Tuesday, December 21, 2004

WINNIPEG - The courage it took Mary to give birth to Jesus is similar to the plight of sweatshop workers making cheap goods for Western markets, according to an annual campaign designed to reduce Christmas consumerism.

The analogy drawn between Mary and underpaid workers is part of a Bible study guide for teens featured on the Buy Nothing Christmas website run by Canadian Mennonites.

The Mennonites' annual campaign is designed to encourage people to think of alternative ways of giving, such as doing dishes with children or giving them a horsey ride on your back.

The website features a "Christmas catalogue" containing pictures sent in by people from around the world showing happy memories.

Amber Croxall of Georgia sent in a photo of her and her son doing the dishes together. "My son loves helping me wash the dishes," reads the caption. "He gets soaked, the floor gets wet and I get drenched.
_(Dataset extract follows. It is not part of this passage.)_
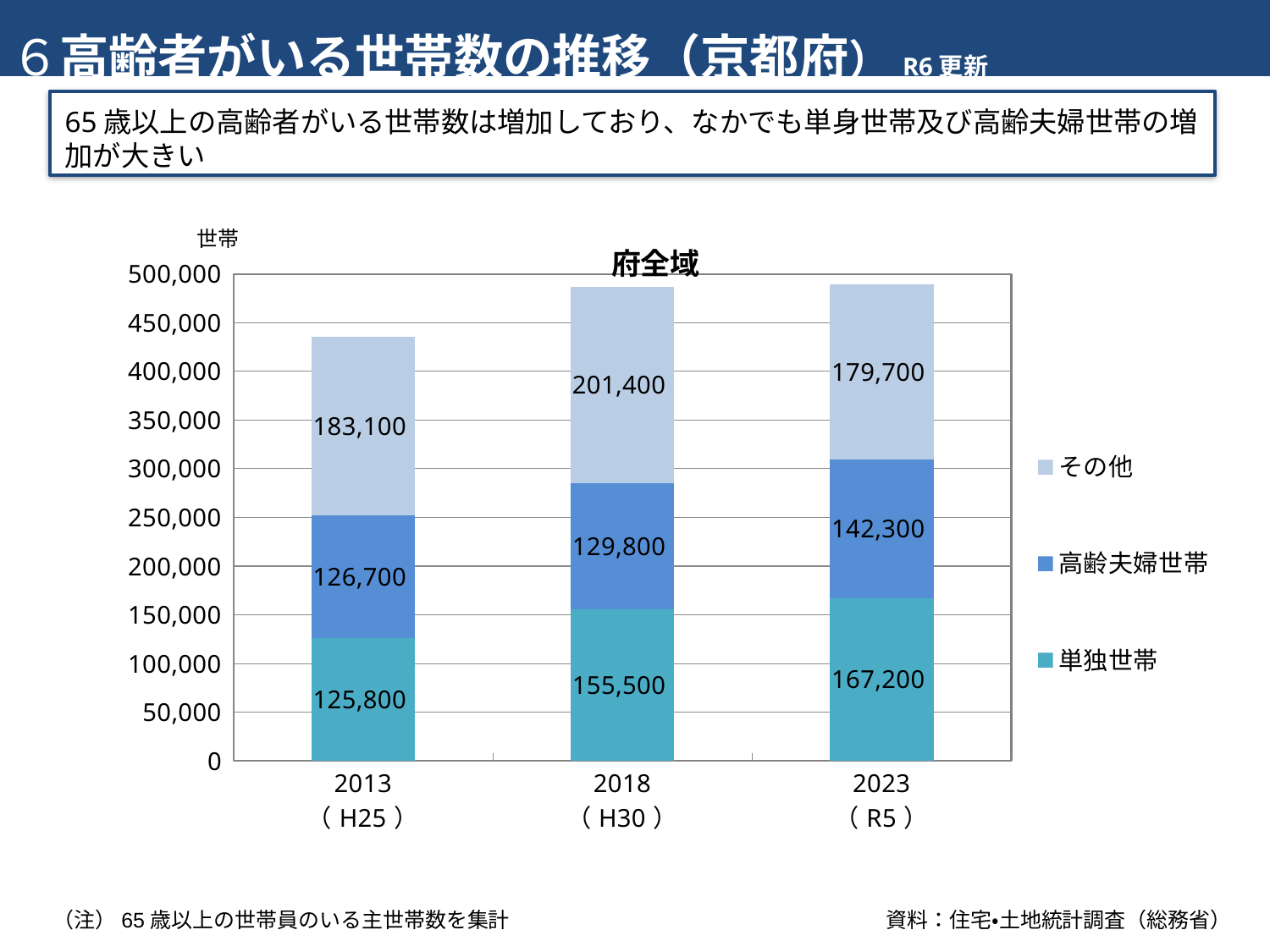
What is the value for その他 in 2018 (H30)? 201,400 How many series does the legend list? 3 What is the value for 単独世帯 in 2013 (H25)? 125,800 In which year is the 単独世帯 value the highest? 2023 (R5) What is the difference between the 単独世帯 value in 2023 (R5) and in 2013 (H25)? 41,400 Is the total height of the 2013 (H25) stacked bar greater or less than 450,000? less How many years are shown on the x axis? 3 What kind of chart is shown? Stacked bar chart Which is larger: その他 in 2018 (H30) or その他 in 2023 (R5)? その他 in 2018 (H30) What is the value for 高齢夫婦世帯 in 2023 (R5)? 142,300 What is the total of the stacked bar for 2018 (H30)? 486,700 In which year is the 高齢夫婦世帯 value the lowest? 2013 (H25)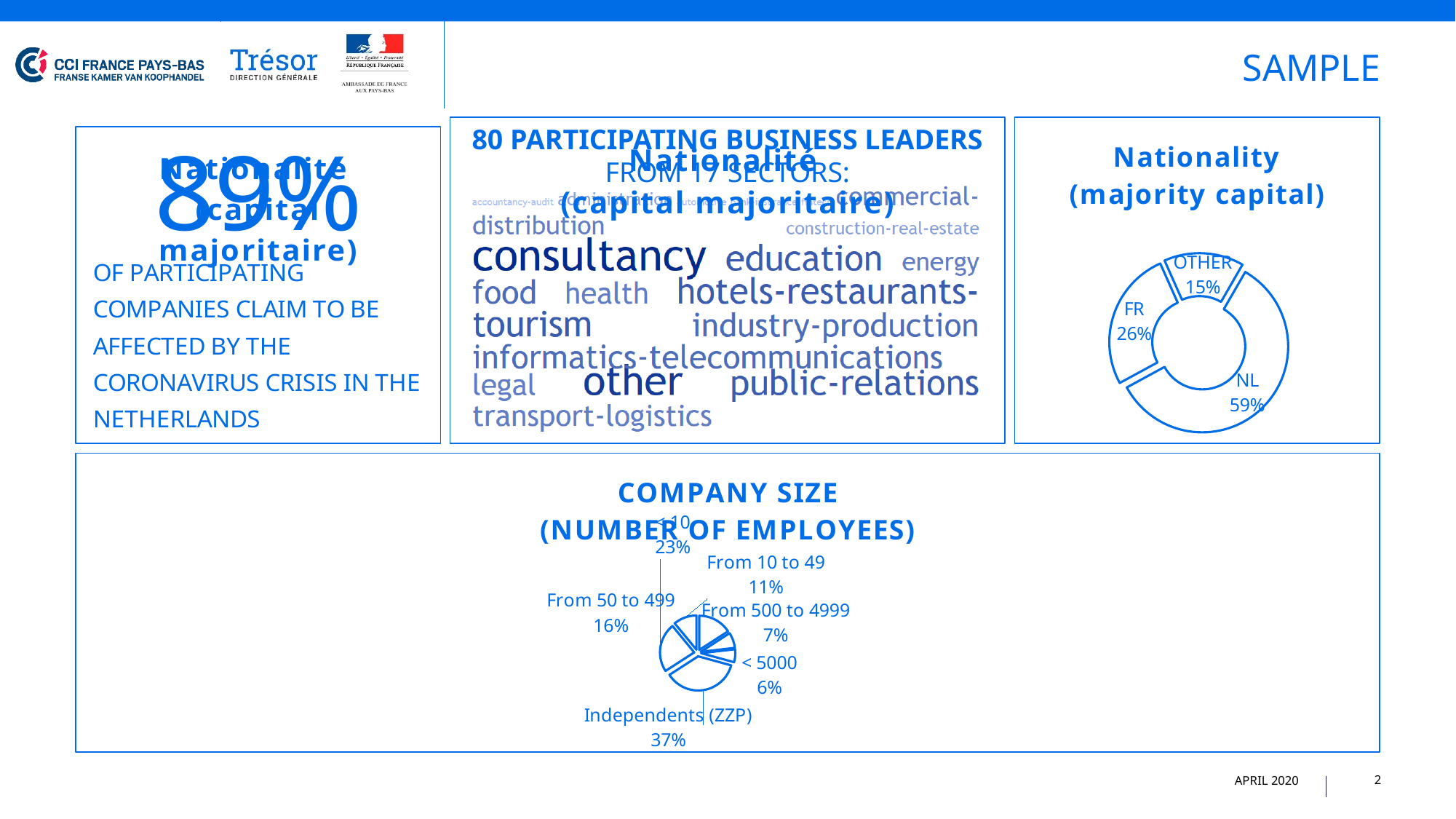
In the Company Size chart, which is larger: From 10 to 49 or From 500 to 4999? From 10 to 49 In the Nationality (majority capital) chart, what is the difference between the NL and FR shares? 33 percentage points In the Company Size chart, what share is From 50 to 499? 16% In the Company Size chart, which category has the largest share? Independents (ZZP) What kind of chart is the Nationality (majority capital) chart? Doughnut chart What kind of chart is the Company Size chart? Pie chart In the Company Size chart, what share is Independents (ZZP)? 37% How many categories does the Nationality (majority capital) chart show? 3 In the Nationality (majority capital) chart, which category has the smallest share? OTHER How many categories does the Company Size chart show? 6 In the Nationality (majority capital) chart, what share is FR? 26% In the Nationality (majority capital) chart, what share is NL? 59%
It is amazing the amount of joy a sink full of bubbles can bring."

The site also features coupons for free massages, cookies or child care that people can print off and give to their family members. There are also anti-consumerist parodies of Christmas carols on the site, encouraging people to go to their nearest mall to sing them.

Participants are also asked to write in to the site and share what they did to celebrate the Buy Nothing Christmas.
Aiden Enns, the man behind the campaign, ran a full page ad about his Buy Nothing idea in 2000 [actually 2001] when he was [an assignment] editor of Canadian Mennonite magazine.

Eventually, Enns became the managing editor of the anti-consumer magazine AdBusters, which promoted his cause as "Buy Nothing Day" [actually, BND started about 10 years earlier]. That campaign later changed into a broader Christmas campaign.

In previous interviews, Enns has said that people work too hard to save money just to buy things they don't need.